My artistic practice engages with the sentimentality of memory-keeping and collecting. My mother is an avid scrapbooker who has encouraged my innate urge to document and preserve records of my life. Using source materials from my personal and family collections, I create archives and explorations of these memories and their meaning. Through these archives, I seek to understand the way we collect and accumulate memories through our physical belongings and surroundings and how we can preserve them.
In my work, I arrange, record, and repurpose collections of photos, ephemera, and mementos. With these materials, I create collages that aim to find systems within the chaotic and often nonsensical aspects of life. I also use print and photograms to capture their essence through shadow and texture. Following these explorations, I sort and store these collections, often in the form of non-traditional artists books that utilize structures such as rolodexes, catalogs, and drawers. When I am ready to let go of objects I have been holding onto, I often scan or photograph them before discarding them, or if possible, repurpose them into something that will give them a new life recycling them into handmade paper.

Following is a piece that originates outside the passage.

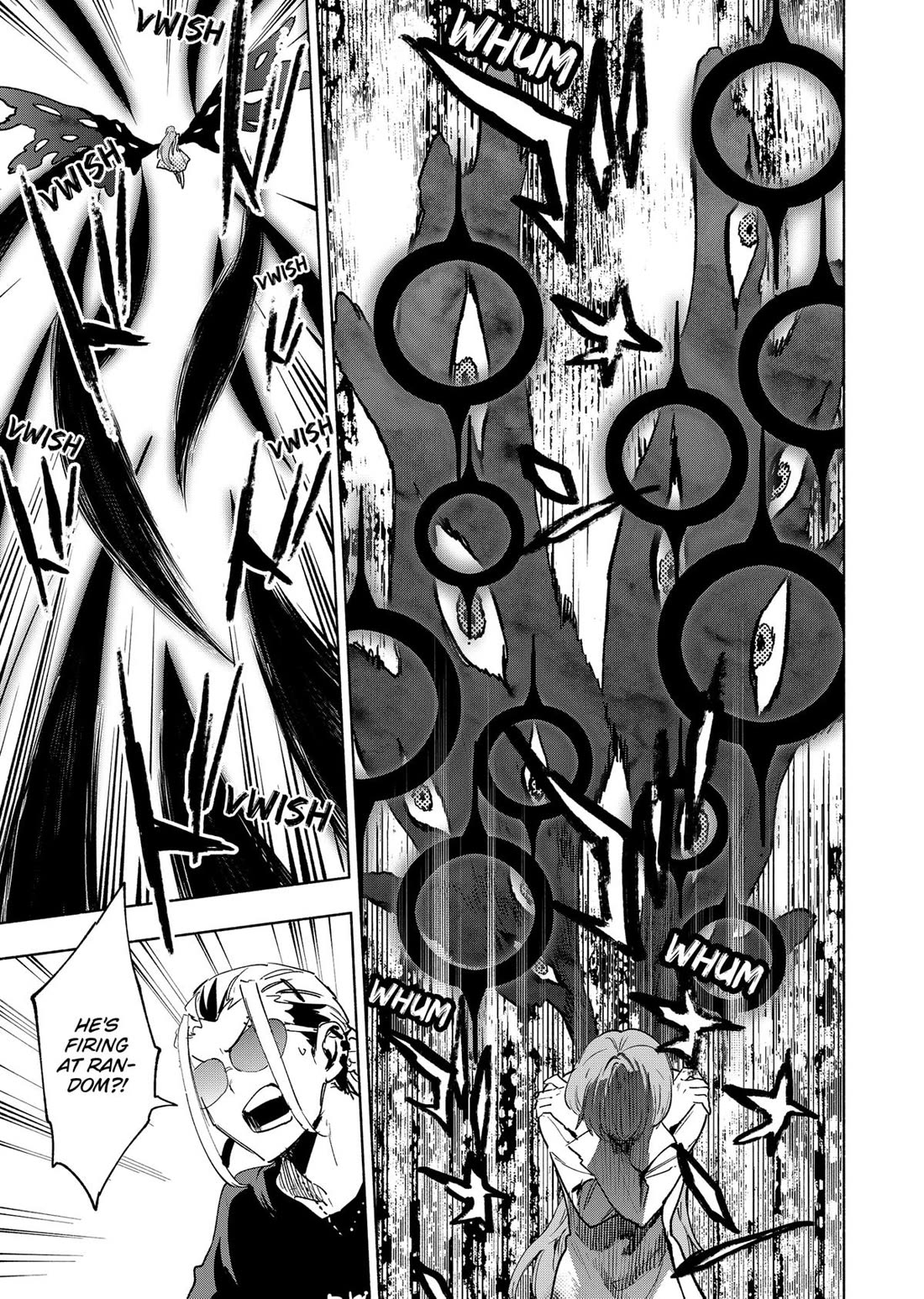 MagiLumiere Co., Ltd. Chapter 139 page 9 - Chapter 139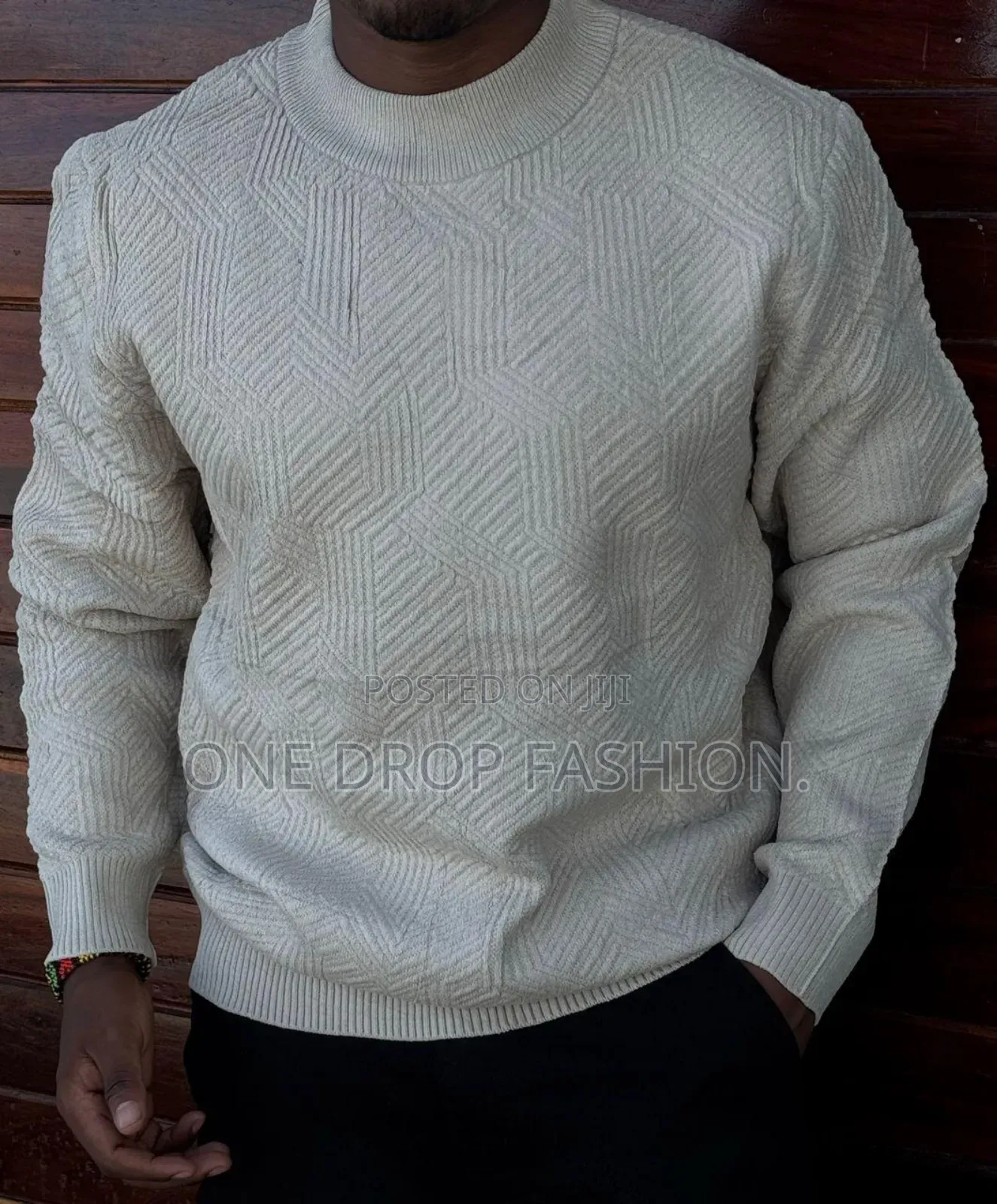 Creame Casual Sweaters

In my most recent project, I have cataloged samples from my old underwear that have been taken out of commission. I have taken these samples and scraps and encapsulated them in overbeaten abaca, a translucent handmade paper. I am exploring the textures and patterns of this material but also honoring these objects and how they’ve served me. I am interested in preserving and encapsulating them in a material where they can be viewed and held but not touched. I’ve found that there is a paradoxical nature of the encapsulation process which permanently protects yet also destroys these objects.
I catalog these objects and mementos so they can serve as personal memory archives, but I also hope they function for viewers by invoking nostalgia for shared experiences and as a reminder of the benefits of our connection to our material histories. I ask the viewer to consider what things they are holding onto and why they treasure these objects.